- Work required
Only the lines from the one containing "Put [247,289,366,328]: green" to the end of the records belong in the output; print them exactly.

- Records shown
____________________

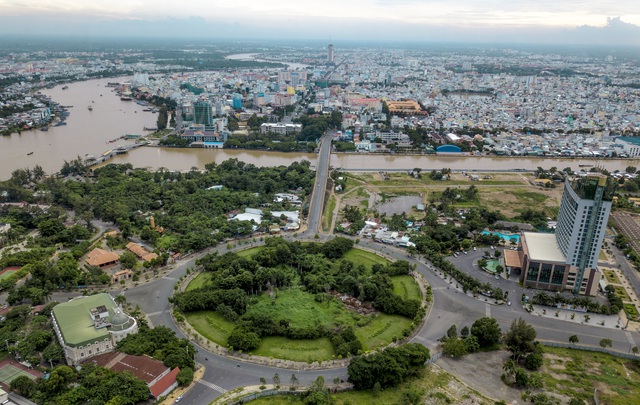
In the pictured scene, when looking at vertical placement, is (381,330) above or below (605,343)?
below

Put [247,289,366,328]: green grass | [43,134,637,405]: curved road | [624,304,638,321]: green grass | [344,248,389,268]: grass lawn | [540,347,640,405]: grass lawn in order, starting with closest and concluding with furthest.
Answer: [540,347,640,405]: grass lawn → [43,134,637,405]: curved road → [247,289,366,328]: green grass → [624,304,638,321]: green grass → [344,248,389,268]: grass lawn

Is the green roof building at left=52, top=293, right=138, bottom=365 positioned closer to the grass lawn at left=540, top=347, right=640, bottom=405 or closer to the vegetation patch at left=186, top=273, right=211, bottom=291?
the vegetation patch at left=186, top=273, right=211, bottom=291

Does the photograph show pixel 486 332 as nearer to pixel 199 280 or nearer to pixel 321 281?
pixel 321 281

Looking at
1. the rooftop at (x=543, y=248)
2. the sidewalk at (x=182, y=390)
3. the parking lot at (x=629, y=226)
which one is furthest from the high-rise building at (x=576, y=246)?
the sidewalk at (x=182, y=390)

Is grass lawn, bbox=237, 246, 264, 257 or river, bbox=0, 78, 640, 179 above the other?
river, bbox=0, 78, 640, 179

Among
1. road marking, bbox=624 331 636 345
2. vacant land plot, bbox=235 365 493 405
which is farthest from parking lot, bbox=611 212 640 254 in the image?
vacant land plot, bbox=235 365 493 405

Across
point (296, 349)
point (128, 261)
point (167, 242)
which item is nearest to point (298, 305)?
point (296, 349)

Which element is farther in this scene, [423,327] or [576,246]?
[576,246]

____________________

- Written response
Put [247,289,366,328]: green grass | [43,134,637,405]: curved road | [624,304,638,321]: green grass | [344,248,389,268]: grass lawn | [540,347,640,405]: grass lawn in order, starting with closest and concluding with furthest.
Answer: [540,347,640,405]: grass lawn → [43,134,637,405]: curved road → [247,289,366,328]: green grass → [624,304,638,321]: green grass → [344,248,389,268]: grass lawn

Is the green roof building at left=52, top=293, right=138, bottom=365 positioned closer to the grass lawn at left=540, top=347, right=640, bottom=405 or closer to the vegetation patch at left=186, top=273, right=211, bottom=291?
the vegetation patch at left=186, top=273, right=211, bottom=291

Does the photograph show pixel 486 332 as nearer to pixel 199 280 or nearer to pixel 321 281?
pixel 321 281

Looking at
1. the rooftop at (x=543, y=248)
2. the sidewalk at (x=182, y=390)
3. the parking lot at (x=629, y=226)
which one is furthest from the high-rise building at (x=576, y=246)?
the sidewalk at (x=182, y=390)

Is grass lawn, bbox=237, 246, 264, 257 or river, bbox=0, 78, 640, 179 above the other?
river, bbox=0, 78, 640, 179

Among
1. road marking, bbox=624 331 636 345
2. vacant land plot, bbox=235 365 493 405
which is farthest from parking lot, bbox=611 212 640 254 in the image?
vacant land plot, bbox=235 365 493 405

Across
point (296, 349)
point (128, 261)
point (167, 242)
which item is nearest to point (298, 305)?
point (296, 349)

Which element is farther in this scene, [423,327] or [576,246]?
[576,246]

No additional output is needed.